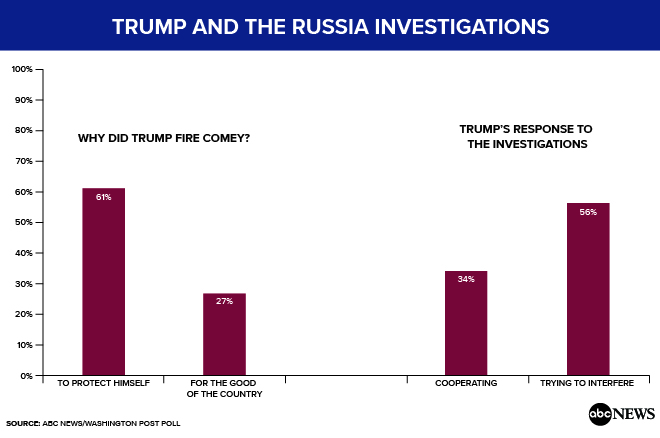 comey and russia charts-02_271476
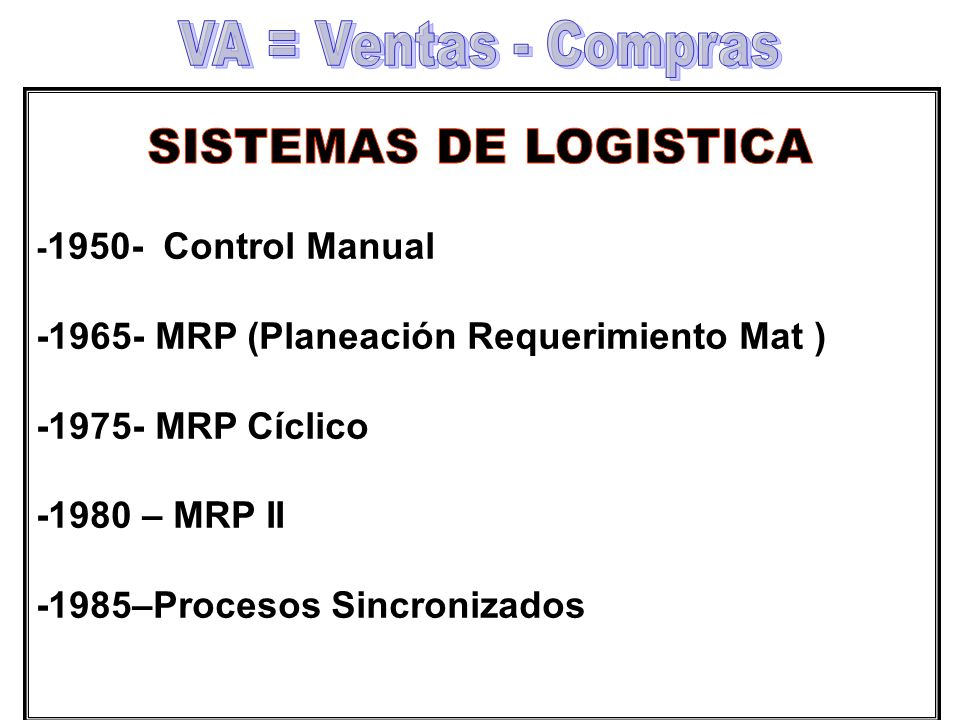 - 1950- Control Manual -1965- MRP (Planeación Requerimiento Mat ) -1975- MRP Cíclico -1980 – MRP II -1985–Procesos Sincronizados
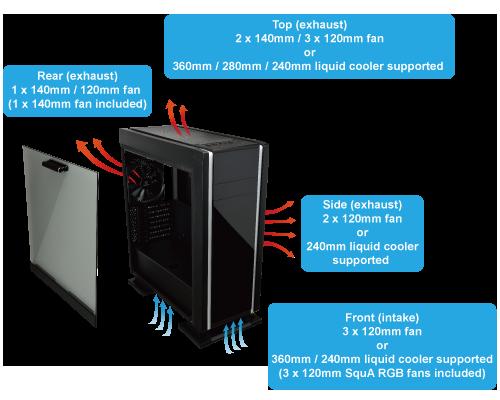 Image 3 : Enermax : Saberay ADV, un boîtier haut de gamme à plus de 200 euros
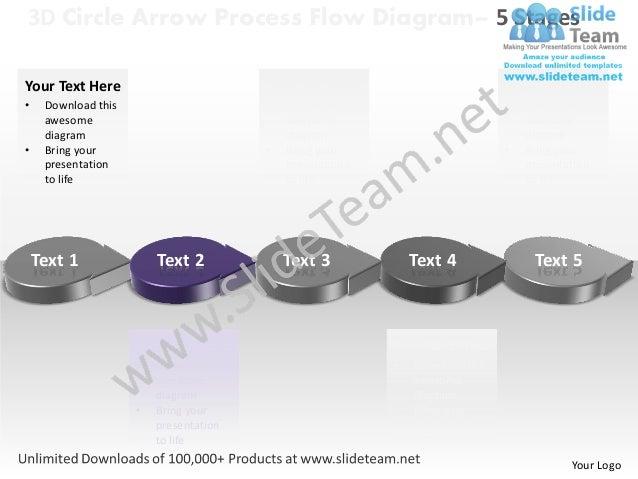 Business power point templates 3d circle arrow process flow diagram sales ppt slides Slide 3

====================

Your assignment: From the first line above to the line containing "Image 3 : Enermax", repeat each line exactly. Pictures stay out.

Solution for this problem:
 comey and russia charts-02_271476
 - 1950- Control Manual -1965- MRP (Planeación Requerimiento Mat ) -1975- MRP Cíclico -1980 – MRP II -1985–Procesos Sincronizados
 Image 3 : Enermax : Saberay ADV, un boîtier haut de gamme à plus de 200 euros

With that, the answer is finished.